» **Problem 1**: In the article below about school safety in Athens, rewrite the paragraph beginning "Officers undergo active-shooter training" as a bulleted list that keeps its main facts.
» **Problem 2**: According to the article below on school safety in Athens, how many detectives were assigned to the threat at Coile Middle School?
» **Problem 3**: Extend the article below on school safety in Athens with the next few paragraphs, picking up after its final sentence.

Athens-Clarke County police are well trained to deal with a mass shooting, according to Police Chief Scott Freeman, and the Clarke County School District is bringing in a consultant to beef up security at local schools in the wake of the Parkland, FL shooting last month, when ex-student Nikolas Cruz killed 14 students and three employees at Marjory Stoneman Douglas High School.

The Athens Anti-Discrimination Movement hastily organized a town-hall forum last week to discuss how Athens would respond to such a tragedy. “God help us all if that day should come, but I promise you we will do our absolute best,” Freeman said.

Officers undergo active-shooter training and drill on a regular basis at various locations, including schools. A system is in place to send tips to multiple administrators so none fall through the cracks like they did in Broward County, Freeman said, and police have a close working relationship with the school district.

Freeman brought up an incident last week involving a threat at Coile Middle School. Within 30 minutes, district personnel had contacted police, who assigned six detectives to the case. Those detectives interviewed seven suspects and went through phones and computers, and within hours determined the threat wasn’t serious, he said.

» **Information supplied**:
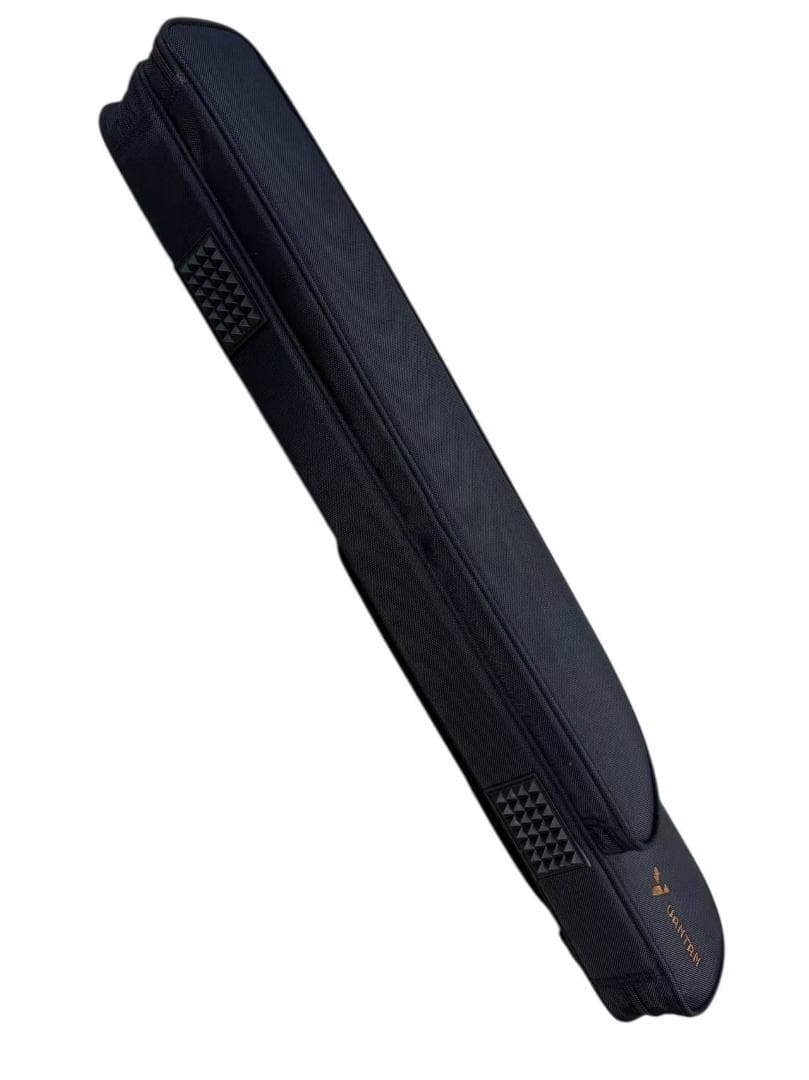 ビリヤードソフトキューケース　クロ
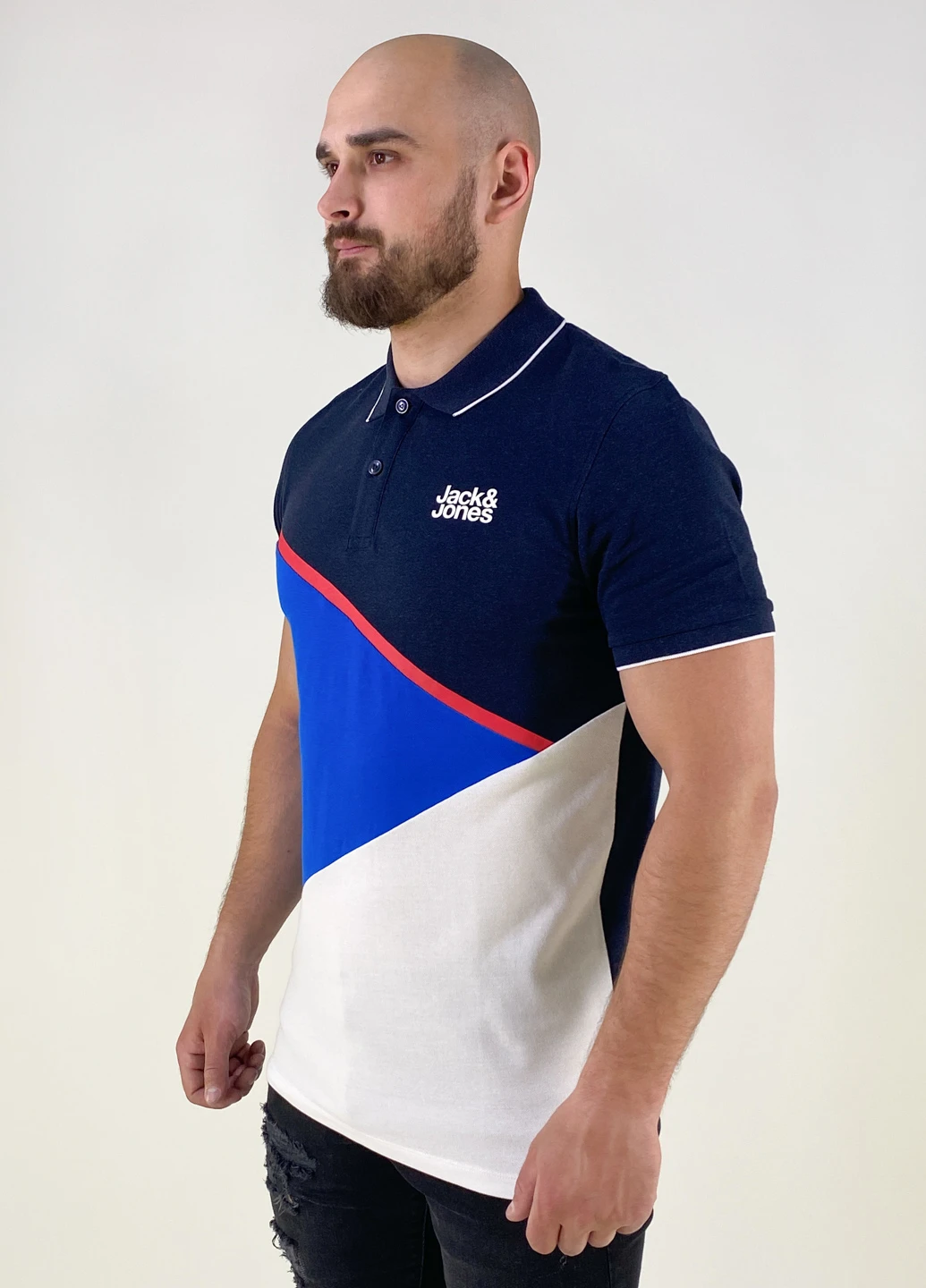 Поло Core by Jack & Jones (185824466)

» **Task output 1**:
- Officers receive active-shooter training and drill regularly at various locations, including schools.
- A system sends tips to multiple administrators so that none fall through the cracks, as happened in Broward County.
- Police work closely with the school district.

» **Task output 2**: Six detectives.

» **Task output 3**:
“I think of it as the ultimate tragedy when someone walks in and takes another’s life in a place that’s supposed to be safe,” CCSD Superintendent Demond Means said. He’s happy with the way schools restrict access—visitors have to be buzzed in—but the district has hired security consultants Safe Haven International to audit school safety. Schools have procedures for soft and hard lockdowns, and he said he’s asked principals to conduct more of those drills, but active-shooter drills aren’t “mentally or socially appropriate,” he said.

Means said he’s wary of beefing up security at local schools. “I don’t want to extend the school-to-prison pipeline,” he said. Instead, he’d prefer to hire more counselors and social workers and reduce class sizes so that emotionally troubled students can be identified and helped. “What’s sad is, we know who they are, but we don’t have the resources to wrap our arms around them not only them, but their families,” he said.

While mental health is an issue, Means put the blame for mass shooting squarely on guns. “The bottom line is, there are just too many guns available,” he said.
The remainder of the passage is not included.